Research Experience
Low-Pass Filtering SGD for Recovering Flat Optima in the Deep Learning Optimization Landscape
We study the sharpness of a DL loss landscape around local minima in order to reveal systematic mechanisms underlying the generalization abilities of DL models. Our analysis is performed across varying network and optimizer hyper-parameters, and involves a rich family of different sharpness measures. We derive an optimization algorithm, relying on the low-pass filter (LPF), that actively searches the flat regions in the DL optimization landscape using SGD-like procedure. We empirically show that our algorithm achieves superior generalization performance compared to the common DL training strategies.
A Theoretical-Empirical Approach to Estimating Sample Complexity of DNNs
We focus on understanding how the generalization error scales with the amount of the training data for deep neural networks (DNNs). Existing techniques in statistical learning theory require a computation of capacity measures, such as VC dimension, to provably bound this error. We derive estimates of the generalization error that hold for deep networks and do not rely on unattainable capacity measures.

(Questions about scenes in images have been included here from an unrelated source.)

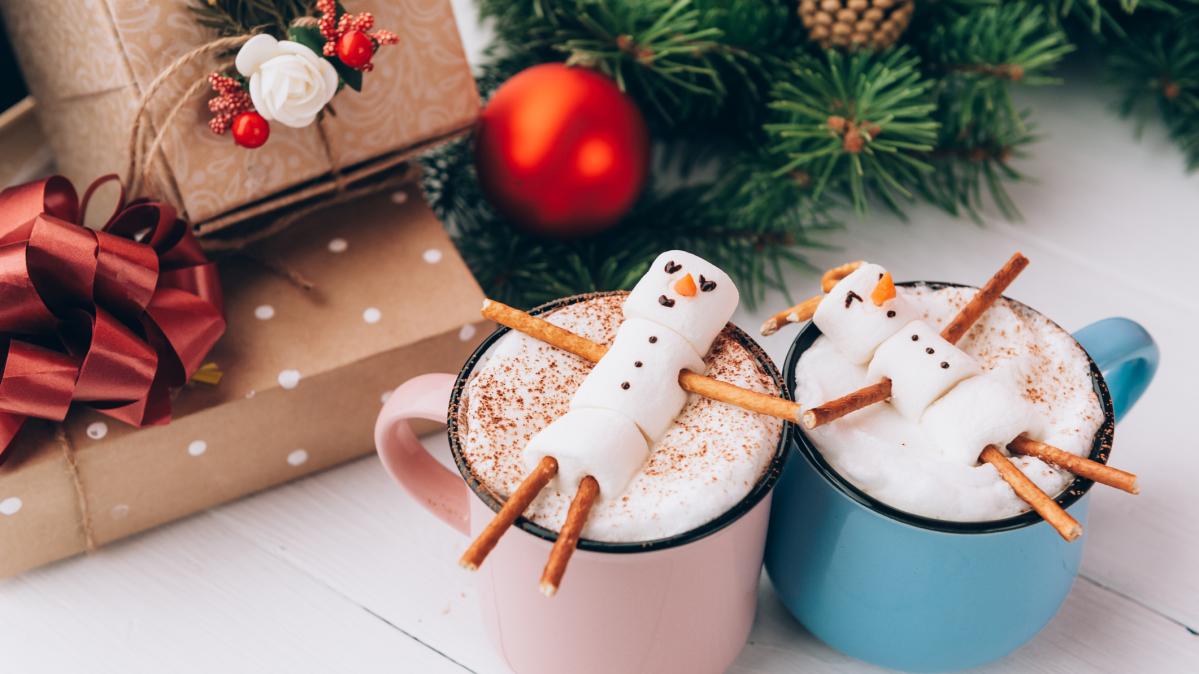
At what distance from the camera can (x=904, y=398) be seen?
0.56 m

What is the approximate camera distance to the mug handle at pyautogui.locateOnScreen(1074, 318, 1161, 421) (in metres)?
0.62

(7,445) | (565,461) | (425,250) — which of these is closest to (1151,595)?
(565,461)

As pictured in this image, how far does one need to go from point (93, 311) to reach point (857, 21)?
611 mm

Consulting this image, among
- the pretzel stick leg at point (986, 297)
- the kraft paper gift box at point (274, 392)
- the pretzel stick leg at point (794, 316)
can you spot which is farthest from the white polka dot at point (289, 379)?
the pretzel stick leg at point (986, 297)

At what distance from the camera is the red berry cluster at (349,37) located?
2.15 ft

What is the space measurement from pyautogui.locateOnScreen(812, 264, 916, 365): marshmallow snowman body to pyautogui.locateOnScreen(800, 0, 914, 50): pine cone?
0.32m

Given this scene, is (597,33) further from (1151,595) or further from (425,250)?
(1151,595)

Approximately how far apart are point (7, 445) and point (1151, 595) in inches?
29.7

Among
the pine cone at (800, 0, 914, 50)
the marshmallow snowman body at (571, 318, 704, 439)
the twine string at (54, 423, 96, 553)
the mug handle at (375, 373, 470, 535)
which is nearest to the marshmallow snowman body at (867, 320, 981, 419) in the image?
the marshmallow snowman body at (571, 318, 704, 439)

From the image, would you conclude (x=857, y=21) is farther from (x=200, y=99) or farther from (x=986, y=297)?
(x=200, y=99)

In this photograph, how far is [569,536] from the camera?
0.48 m

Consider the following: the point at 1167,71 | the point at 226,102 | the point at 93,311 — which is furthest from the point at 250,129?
the point at 1167,71

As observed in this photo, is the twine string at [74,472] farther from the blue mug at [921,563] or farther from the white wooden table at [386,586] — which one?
the blue mug at [921,563]

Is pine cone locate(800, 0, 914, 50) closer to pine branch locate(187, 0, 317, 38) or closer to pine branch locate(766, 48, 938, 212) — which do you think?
pine branch locate(766, 48, 938, 212)
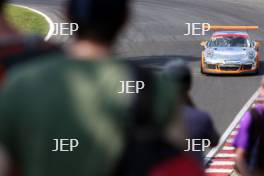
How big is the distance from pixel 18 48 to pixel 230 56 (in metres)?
23.3

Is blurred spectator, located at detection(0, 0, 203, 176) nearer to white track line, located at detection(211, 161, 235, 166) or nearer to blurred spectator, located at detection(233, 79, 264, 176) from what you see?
blurred spectator, located at detection(233, 79, 264, 176)

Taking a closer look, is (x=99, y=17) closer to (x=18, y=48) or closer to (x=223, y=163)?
(x=18, y=48)

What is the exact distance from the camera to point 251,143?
6.17 m

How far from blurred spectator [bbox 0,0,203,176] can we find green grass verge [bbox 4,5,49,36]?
2880 centimetres

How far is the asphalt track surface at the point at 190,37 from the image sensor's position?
21.6 m

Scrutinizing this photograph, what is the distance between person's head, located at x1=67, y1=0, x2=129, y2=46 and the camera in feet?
9.21

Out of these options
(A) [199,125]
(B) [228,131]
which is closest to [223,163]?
(B) [228,131]

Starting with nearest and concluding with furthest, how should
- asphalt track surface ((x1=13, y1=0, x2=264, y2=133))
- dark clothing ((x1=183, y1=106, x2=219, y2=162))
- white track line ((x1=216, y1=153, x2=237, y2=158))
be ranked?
dark clothing ((x1=183, y1=106, x2=219, y2=162)) < white track line ((x1=216, y1=153, x2=237, y2=158)) < asphalt track surface ((x1=13, y1=0, x2=264, y2=133))

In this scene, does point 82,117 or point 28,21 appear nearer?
point 82,117

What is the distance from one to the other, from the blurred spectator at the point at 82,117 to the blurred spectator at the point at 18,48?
3.4 inches

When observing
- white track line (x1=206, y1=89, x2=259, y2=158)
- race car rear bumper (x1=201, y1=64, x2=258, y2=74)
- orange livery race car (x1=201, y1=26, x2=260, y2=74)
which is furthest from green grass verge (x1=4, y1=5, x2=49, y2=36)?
white track line (x1=206, y1=89, x2=259, y2=158)

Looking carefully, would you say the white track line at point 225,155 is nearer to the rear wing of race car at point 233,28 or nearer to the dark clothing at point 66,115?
the dark clothing at point 66,115

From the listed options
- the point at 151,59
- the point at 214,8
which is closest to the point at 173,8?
the point at 214,8

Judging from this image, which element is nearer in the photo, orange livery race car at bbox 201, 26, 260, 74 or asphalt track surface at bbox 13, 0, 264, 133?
asphalt track surface at bbox 13, 0, 264, 133
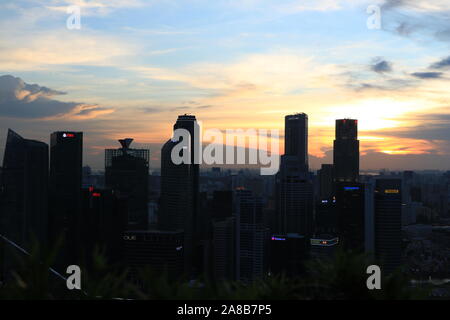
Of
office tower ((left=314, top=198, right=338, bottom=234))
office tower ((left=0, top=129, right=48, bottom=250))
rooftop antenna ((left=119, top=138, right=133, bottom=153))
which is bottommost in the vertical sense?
office tower ((left=314, top=198, right=338, bottom=234))

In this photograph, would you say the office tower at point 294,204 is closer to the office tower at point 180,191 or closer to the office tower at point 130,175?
the office tower at point 180,191

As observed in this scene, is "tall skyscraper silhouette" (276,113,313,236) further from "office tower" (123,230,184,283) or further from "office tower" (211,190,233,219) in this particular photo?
"office tower" (123,230,184,283)

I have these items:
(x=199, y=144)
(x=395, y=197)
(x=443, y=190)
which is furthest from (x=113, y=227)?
(x=443, y=190)

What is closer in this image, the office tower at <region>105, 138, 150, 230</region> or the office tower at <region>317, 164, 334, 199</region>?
→ the office tower at <region>105, 138, 150, 230</region>

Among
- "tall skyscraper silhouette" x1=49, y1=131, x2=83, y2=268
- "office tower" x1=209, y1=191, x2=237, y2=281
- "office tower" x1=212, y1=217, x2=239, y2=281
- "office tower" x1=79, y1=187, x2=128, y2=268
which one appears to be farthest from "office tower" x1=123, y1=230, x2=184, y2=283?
"office tower" x1=212, y1=217, x2=239, y2=281

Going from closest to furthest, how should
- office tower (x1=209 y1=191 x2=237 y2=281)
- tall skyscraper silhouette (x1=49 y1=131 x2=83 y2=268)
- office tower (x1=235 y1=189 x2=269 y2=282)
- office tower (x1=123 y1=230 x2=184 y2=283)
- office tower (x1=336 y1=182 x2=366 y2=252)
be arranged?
office tower (x1=123 y1=230 x2=184 y2=283), tall skyscraper silhouette (x1=49 y1=131 x2=83 y2=268), office tower (x1=235 y1=189 x2=269 y2=282), office tower (x1=209 y1=191 x2=237 y2=281), office tower (x1=336 y1=182 x2=366 y2=252)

Towards Automated Melanoma Detection with Deep Learning
Melanoma is one of ten most common cancers in the US. Early detection is crucial for survival, but often the cancer is diagnosed in the fatal stage. Deep learning has the potential to improve cancer detection rates, but its applicability to melanoma detection is compromised by the limitations of the available skin lesion databases. We build deep-learning-based tools for data purification and augmentation to counter-act these limitations.

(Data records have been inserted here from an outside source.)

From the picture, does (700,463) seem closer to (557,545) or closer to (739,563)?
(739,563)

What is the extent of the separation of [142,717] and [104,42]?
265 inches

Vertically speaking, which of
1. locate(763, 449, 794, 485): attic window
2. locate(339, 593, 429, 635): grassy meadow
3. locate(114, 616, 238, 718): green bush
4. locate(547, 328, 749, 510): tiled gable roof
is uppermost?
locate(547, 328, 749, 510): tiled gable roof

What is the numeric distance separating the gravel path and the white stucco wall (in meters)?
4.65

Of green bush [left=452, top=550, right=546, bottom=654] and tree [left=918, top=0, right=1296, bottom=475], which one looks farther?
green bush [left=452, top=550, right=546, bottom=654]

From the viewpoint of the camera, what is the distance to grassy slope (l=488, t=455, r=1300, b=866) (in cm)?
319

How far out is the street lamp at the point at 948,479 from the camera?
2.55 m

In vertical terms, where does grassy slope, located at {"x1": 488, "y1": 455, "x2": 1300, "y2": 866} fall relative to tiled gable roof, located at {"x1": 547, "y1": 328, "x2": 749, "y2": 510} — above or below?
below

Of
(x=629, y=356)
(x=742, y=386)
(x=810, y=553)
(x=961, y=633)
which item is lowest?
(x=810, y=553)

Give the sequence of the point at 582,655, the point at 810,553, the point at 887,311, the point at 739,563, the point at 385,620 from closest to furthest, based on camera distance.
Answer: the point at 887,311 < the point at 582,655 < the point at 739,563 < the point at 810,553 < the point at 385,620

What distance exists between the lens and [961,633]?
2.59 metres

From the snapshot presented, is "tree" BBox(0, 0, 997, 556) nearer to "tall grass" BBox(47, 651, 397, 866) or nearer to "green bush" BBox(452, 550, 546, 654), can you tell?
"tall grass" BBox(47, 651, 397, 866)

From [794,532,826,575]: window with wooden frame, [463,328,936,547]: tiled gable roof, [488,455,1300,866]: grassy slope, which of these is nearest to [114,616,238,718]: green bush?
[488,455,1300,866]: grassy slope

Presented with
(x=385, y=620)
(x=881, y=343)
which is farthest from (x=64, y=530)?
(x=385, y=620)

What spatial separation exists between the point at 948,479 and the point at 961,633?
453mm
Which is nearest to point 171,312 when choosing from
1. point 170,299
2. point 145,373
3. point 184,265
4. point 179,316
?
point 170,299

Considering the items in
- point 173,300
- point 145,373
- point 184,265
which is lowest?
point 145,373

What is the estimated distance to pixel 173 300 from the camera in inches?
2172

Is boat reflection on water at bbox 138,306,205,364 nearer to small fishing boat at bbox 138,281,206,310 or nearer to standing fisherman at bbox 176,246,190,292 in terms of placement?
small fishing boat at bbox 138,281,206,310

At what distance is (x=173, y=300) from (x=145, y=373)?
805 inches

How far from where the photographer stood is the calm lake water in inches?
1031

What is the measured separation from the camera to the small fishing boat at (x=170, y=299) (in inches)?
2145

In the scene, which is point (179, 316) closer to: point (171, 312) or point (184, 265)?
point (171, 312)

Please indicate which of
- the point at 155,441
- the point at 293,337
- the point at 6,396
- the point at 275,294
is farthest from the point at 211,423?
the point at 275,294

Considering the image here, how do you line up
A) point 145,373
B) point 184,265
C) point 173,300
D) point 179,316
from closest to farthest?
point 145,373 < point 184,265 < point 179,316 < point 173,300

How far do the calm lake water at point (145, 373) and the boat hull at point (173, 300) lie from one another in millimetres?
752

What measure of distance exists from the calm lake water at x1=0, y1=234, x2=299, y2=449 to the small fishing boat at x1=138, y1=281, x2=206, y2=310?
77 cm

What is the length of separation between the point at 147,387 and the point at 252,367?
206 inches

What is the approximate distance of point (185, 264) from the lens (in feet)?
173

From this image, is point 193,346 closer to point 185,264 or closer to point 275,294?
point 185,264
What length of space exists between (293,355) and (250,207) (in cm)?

VisualBackProp for Learning using Privileged Information with CNNs
We explore the learning using privileged information paradigm and show how to incorporate the privileged information, such as segmentation masks available along with classification labels, into the training stage of convolutional neural networks. We achieve improvements of 2.4% and 2.7% over standard single-supervision model training on ImageNet and PASCAL VOC datasets.
High Frequency Ultrasound Image Segmentation and Analysis
Trained an Active Shape Model to segment brain ventricles of a mouse embryo from its high frequency 3D Ultrasound image. The shape of the brain ventricle was described using a shape context descriptor while principal component analysis was used to generate the model.